**Entries provided:**
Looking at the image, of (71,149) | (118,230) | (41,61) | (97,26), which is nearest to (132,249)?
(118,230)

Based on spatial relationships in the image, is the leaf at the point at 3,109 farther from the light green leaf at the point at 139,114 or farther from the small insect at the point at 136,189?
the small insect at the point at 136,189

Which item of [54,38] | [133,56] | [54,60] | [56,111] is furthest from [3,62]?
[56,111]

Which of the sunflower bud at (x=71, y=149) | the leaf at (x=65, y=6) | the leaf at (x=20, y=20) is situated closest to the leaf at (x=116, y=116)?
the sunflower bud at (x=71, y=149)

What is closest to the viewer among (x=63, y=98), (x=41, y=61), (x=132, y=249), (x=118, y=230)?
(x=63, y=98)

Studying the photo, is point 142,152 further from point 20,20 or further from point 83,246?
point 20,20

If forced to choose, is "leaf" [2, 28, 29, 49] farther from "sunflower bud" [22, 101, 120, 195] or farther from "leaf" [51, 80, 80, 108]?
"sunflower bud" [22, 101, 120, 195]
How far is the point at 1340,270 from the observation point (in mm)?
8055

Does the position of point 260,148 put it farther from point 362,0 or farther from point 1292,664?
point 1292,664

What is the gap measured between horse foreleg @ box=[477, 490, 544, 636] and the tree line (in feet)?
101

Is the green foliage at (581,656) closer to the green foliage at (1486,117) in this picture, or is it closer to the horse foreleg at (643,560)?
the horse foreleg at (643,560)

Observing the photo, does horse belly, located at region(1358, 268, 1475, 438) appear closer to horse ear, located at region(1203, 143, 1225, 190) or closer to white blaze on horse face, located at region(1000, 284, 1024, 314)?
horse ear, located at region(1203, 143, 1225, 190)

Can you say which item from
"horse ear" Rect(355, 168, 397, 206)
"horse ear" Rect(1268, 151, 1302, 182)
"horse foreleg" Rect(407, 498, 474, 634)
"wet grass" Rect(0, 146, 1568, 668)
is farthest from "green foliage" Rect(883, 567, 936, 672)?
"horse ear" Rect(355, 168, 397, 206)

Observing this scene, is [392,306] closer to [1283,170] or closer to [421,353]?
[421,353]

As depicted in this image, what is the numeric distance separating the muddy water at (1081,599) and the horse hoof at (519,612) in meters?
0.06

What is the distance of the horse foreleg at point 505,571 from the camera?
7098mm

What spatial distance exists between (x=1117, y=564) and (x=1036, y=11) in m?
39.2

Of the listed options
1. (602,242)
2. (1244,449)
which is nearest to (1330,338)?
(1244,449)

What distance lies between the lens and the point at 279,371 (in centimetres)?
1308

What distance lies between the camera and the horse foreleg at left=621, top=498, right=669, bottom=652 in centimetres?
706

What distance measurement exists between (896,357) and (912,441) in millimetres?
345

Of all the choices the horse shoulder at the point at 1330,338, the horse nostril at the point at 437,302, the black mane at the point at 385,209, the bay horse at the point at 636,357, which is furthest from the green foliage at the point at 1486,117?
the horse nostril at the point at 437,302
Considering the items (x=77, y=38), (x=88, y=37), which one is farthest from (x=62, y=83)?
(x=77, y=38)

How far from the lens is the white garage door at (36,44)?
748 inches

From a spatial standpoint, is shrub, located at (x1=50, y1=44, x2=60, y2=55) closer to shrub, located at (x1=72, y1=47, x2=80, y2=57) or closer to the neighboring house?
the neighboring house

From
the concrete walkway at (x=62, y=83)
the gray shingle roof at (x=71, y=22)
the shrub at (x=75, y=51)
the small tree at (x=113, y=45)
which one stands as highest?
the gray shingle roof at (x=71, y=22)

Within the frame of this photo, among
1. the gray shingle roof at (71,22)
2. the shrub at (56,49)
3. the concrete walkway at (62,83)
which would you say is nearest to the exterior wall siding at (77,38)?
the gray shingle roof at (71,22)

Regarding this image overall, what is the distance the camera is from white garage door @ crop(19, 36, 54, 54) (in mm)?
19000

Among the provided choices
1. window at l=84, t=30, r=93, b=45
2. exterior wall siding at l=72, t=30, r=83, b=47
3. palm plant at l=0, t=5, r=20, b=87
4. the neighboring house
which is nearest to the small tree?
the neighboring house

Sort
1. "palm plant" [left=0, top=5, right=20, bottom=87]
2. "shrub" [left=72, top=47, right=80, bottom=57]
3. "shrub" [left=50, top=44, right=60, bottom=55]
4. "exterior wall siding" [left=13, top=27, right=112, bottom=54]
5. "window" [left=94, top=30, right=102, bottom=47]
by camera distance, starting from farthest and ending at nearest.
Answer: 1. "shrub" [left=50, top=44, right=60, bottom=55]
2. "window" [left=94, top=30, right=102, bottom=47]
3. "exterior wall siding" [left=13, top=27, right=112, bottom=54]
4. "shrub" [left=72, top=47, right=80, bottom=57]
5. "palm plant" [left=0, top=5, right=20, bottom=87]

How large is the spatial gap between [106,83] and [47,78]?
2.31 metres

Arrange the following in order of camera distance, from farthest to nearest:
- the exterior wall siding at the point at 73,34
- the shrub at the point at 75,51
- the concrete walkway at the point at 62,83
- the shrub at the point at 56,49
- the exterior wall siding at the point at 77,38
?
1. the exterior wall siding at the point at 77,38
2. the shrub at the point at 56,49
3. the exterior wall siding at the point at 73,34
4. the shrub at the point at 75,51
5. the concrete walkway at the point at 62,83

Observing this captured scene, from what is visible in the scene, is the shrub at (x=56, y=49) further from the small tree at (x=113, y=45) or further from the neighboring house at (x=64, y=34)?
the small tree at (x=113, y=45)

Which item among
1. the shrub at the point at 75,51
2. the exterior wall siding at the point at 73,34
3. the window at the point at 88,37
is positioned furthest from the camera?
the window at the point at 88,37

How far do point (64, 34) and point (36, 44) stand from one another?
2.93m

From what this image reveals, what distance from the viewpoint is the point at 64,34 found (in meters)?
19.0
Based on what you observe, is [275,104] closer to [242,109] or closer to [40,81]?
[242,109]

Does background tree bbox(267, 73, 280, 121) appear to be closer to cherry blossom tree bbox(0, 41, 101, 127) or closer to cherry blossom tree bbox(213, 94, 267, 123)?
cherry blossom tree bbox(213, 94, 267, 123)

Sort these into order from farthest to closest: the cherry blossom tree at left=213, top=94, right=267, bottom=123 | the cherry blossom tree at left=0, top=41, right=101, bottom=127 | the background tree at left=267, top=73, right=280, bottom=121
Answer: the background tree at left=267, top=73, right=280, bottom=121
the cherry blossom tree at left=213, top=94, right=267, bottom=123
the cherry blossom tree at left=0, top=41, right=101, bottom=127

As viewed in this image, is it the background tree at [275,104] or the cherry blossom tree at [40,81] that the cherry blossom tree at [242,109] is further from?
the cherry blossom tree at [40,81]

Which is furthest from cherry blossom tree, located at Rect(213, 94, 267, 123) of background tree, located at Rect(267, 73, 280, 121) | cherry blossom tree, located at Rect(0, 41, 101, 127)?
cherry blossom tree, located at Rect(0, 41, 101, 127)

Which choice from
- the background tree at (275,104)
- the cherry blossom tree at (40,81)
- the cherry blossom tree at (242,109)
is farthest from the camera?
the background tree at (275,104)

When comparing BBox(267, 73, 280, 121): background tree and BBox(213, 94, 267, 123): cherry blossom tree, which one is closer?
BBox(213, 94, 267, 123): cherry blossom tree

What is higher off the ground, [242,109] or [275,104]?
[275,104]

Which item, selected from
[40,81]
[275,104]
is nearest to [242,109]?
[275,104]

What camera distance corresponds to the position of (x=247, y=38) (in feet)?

**Work required:**
Retype the records that precede this task, keeping them exactly the same.

**Correct answer:**
Looking at the image, of (71,149) | (118,230) | (41,61) | (97,26), which is nearest to (132,249)?
(118,230)

Based on spatial relationships in the image, is the leaf at the point at 3,109 farther from the light green leaf at the point at 139,114 or farther from the small insect at the point at 136,189?
the small insect at the point at 136,189

Which item of [54,38] | [133,56] | [54,60] | [56,111] is furthest from [3,62]?
[56,111]

Which of the sunflower bud at (x=71, y=149) | the leaf at (x=65, y=6) | the leaf at (x=20, y=20) is situated closest to the leaf at (x=116, y=116)?
the sunflower bud at (x=71, y=149)

What is closest to the viewer among (x=63, y=98), (x=41, y=61), (x=132, y=249), (x=118, y=230)?
(x=63, y=98)

Studying the photo, is point 142,152 further from point 20,20 or further from point 83,246?
point 20,20

If forced to choose, is "leaf" [2, 28, 29, 49] farther from "sunflower bud" [22, 101, 120, 195] or farther from "leaf" [51, 80, 80, 108]?
"sunflower bud" [22, 101, 120, 195]
How far is the point at 1340,270 from the observation point (in mm)?
8055

Does the position of point 260,148 put it farther from point 362,0 or farther from point 1292,664?
point 1292,664

What is the gap measured between horse foreleg @ box=[477, 490, 544, 636] and the tree line (in feet)?
101

Is the green foliage at (581,656) closer to the green foliage at (1486,117) in this picture, or is it closer to the horse foreleg at (643,560)?
the horse foreleg at (643,560)

Observing the photo, does horse belly, located at region(1358, 268, 1475, 438) appear closer to horse ear, located at region(1203, 143, 1225, 190) or closer to white blaze on horse face, located at region(1000, 284, 1024, 314)?
horse ear, located at region(1203, 143, 1225, 190)

Can you say which item from
"horse ear" Rect(355, 168, 397, 206)
"horse ear" Rect(1268, 151, 1302, 182)
"horse foreleg" Rect(407, 498, 474, 634)
"wet grass" Rect(0, 146, 1568, 668)
is farthest from "green foliage" Rect(883, 567, 936, 672)?
"horse ear" Rect(355, 168, 397, 206)

Observing this scene, is [392,306] closer to [1283,170] or closer to [421,353]?
[421,353]

As depicted in this image, what is the numeric distance separating the muddy water at (1081,599) and the horse hoof at (519,612) in meters?
0.06

What is the distance of the horse foreleg at point 505,571 from the camera?
7098mm

What spatial distance exists between (x=1117, y=564) and (x=1036, y=11) in m?
39.2

Of the listed options
1. (602,242)
2. (1244,449)
which is nearest to (1330,338)?
(1244,449)

What distance lies between the lens and the point at 279,371 (in centimetres)?
1308

What distance lies between the camera and the horse foreleg at left=621, top=498, right=669, bottom=652 in centimetres?
706

What distance measurement exists between (896,357) and (912,441) in millimetres?
345

Of all the choices the horse shoulder at the point at 1330,338, the horse nostril at the point at 437,302, the black mane at the point at 385,209, the bay horse at the point at 636,357, which is furthest from the green foliage at the point at 1486,117?
the horse nostril at the point at 437,302
Considering the items (x=77, y=38), (x=88, y=37), which one is farthest from (x=62, y=83)?
(x=77, y=38)

How far from the lens is the white garage door at (36,44)?
748 inches

From a spatial standpoint, is shrub, located at (x1=50, y1=44, x2=60, y2=55) closer to shrub, located at (x1=72, y1=47, x2=80, y2=57) or closer to the neighboring house?
the neighboring house

From
the concrete walkway at (x=62, y=83)
the gray shingle roof at (x=71, y=22)
the shrub at (x=75, y=51)
the small tree at (x=113, y=45)
which one stands as highest?
the gray shingle roof at (x=71, y=22)

Within the frame of this photo, among
1. the gray shingle roof at (71,22)
2. the shrub at (56,49)
3. the concrete walkway at (62,83)
which would you say is nearest to the exterior wall siding at (77,38)?
the gray shingle roof at (71,22)

Regarding this image overall, what is the distance the camera is from white garage door @ crop(19, 36, 54, 54) (in mm)?
19000

Among the provided choices
1. window at l=84, t=30, r=93, b=45
2. exterior wall siding at l=72, t=30, r=83, b=47
3. palm plant at l=0, t=5, r=20, b=87
4. the neighboring house
which is nearest to the small tree?
the neighboring house

Sort
1. "palm plant" [left=0, top=5, right=20, bottom=87]
2. "shrub" [left=72, top=47, right=80, bottom=57]
3. "shrub" [left=50, top=44, right=60, bottom=55]
4. "exterior wall siding" [left=13, top=27, right=112, bottom=54]
5. "window" [left=94, top=30, right=102, bottom=47]
by camera distance, starting from farthest and ending at nearest.
Answer: 1. "shrub" [left=50, top=44, right=60, bottom=55]
2. "window" [left=94, top=30, right=102, bottom=47]
3. "exterior wall siding" [left=13, top=27, right=112, bottom=54]
4. "shrub" [left=72, top=47, right=80, bottom=57]
5. "palm plant" [left=0, top=5, right=20, bottom=87]

How large is the spatial gap between [106,83] and [47,78]?
2.31 metres

Arrange the following in order of camera distance, from farthest to nearest:
- the exterior wall siding at the point at 73,34
- the shrub at the point at 75,51
- the concrete walkway at the point at 62,83
- the shrub at the point at 56,49
- the exterior wall siding at the point at 77,38
?
1. the exterior wall siding at the point at 77,38
2. the shrub at the point at 56,49
3. the exterior wall siding at the point at 73,34
4. the shrub at the point at 75,51
5. the concrete walkway at the point at 62,83

Observing this captured scene, from what is visible in the scene, is the shrub at (x=56, y=49) further from the small tree at (x=113, y=45) or further from the neighboring house at (x=64, y=34)?
the small tree at (x=113, y=45)

Which item among
1. the shrub at the point at 75,51
2. the exterior wall siding at the point at 73,34
3. the window at the point at 88,37
is positioned furthest from the camera?
the window at the point at 88,37

How far do point (64, 34) and point (36, 44) stand from one another?
2.93m

From what this image reveals, what distance from the viewpoint is the point at 64,34 found (in meters)?
19.0
Based on what you observe, is [275,104] closer to [242,109] or closer to [40,81]?
[242,109]

Does background tree bbox(267, 73, 280, 121) appear to be closer to cherry blossom tree bbox(0, 41, 101, 127) or closer to cherry blossom tree bbox(213, 94, 267, 123)?
cherry blossom tree bbox(213, 94, 267, 123)

Sort these into order from farthest to closest: the cherry blossom tree at left=213, top=94, right=267, bottom=123 | the cherry blossom tree at left=0, top=41, right=101, bottom=127 | the background tree at left=267, top=73, right=280, bottom=121
Answer: the background tree at left=267, top=73, right=280, bottom=121
the cherry blossom tree at left=213, top=94, right=267, bottom=123
the cherry blossom tree at left=0, top=41, right=101, bottom=127

As viewed in this image, is it the background tree at [275,104] or the cherry blossom tree at [40,81] that the cherry blossom tree at [242,109] is further from?
the cherry blossom tree at [40,81]

Which is furthest from cherry blossom tree, located at Rect(213, 94, 267, 123) of background tree, located at Rect(267, 73, 280, 121) | cherry blossom tree, located at Rect(0, 41, 101, 127)?
cherry blossom tree, located at Rect(0, 41, 101, 127)

Which choice from
- the background tree at (275,104)
- the cherry blossom tree at (40,81)
- the cherry blossom tree at (242,109)
is farthest from the camera?
the background tree at (275,104)

When comparing BBox(267, 73, 280, 121): background tree and BBox(213, 94, 267, 123): cherry blossom tree, which one is closer?
BBox(213, 94, 267, 123): cherry blossom tree

What is higher off the ground, [242,109] or [275,104]?
[275,104]

Which item, selected from
[40,81]
[275,104]
is nearest to [242,109]?
[275,104]

What camera distance corresponds to the position of (x=247, y=38) (in feet)?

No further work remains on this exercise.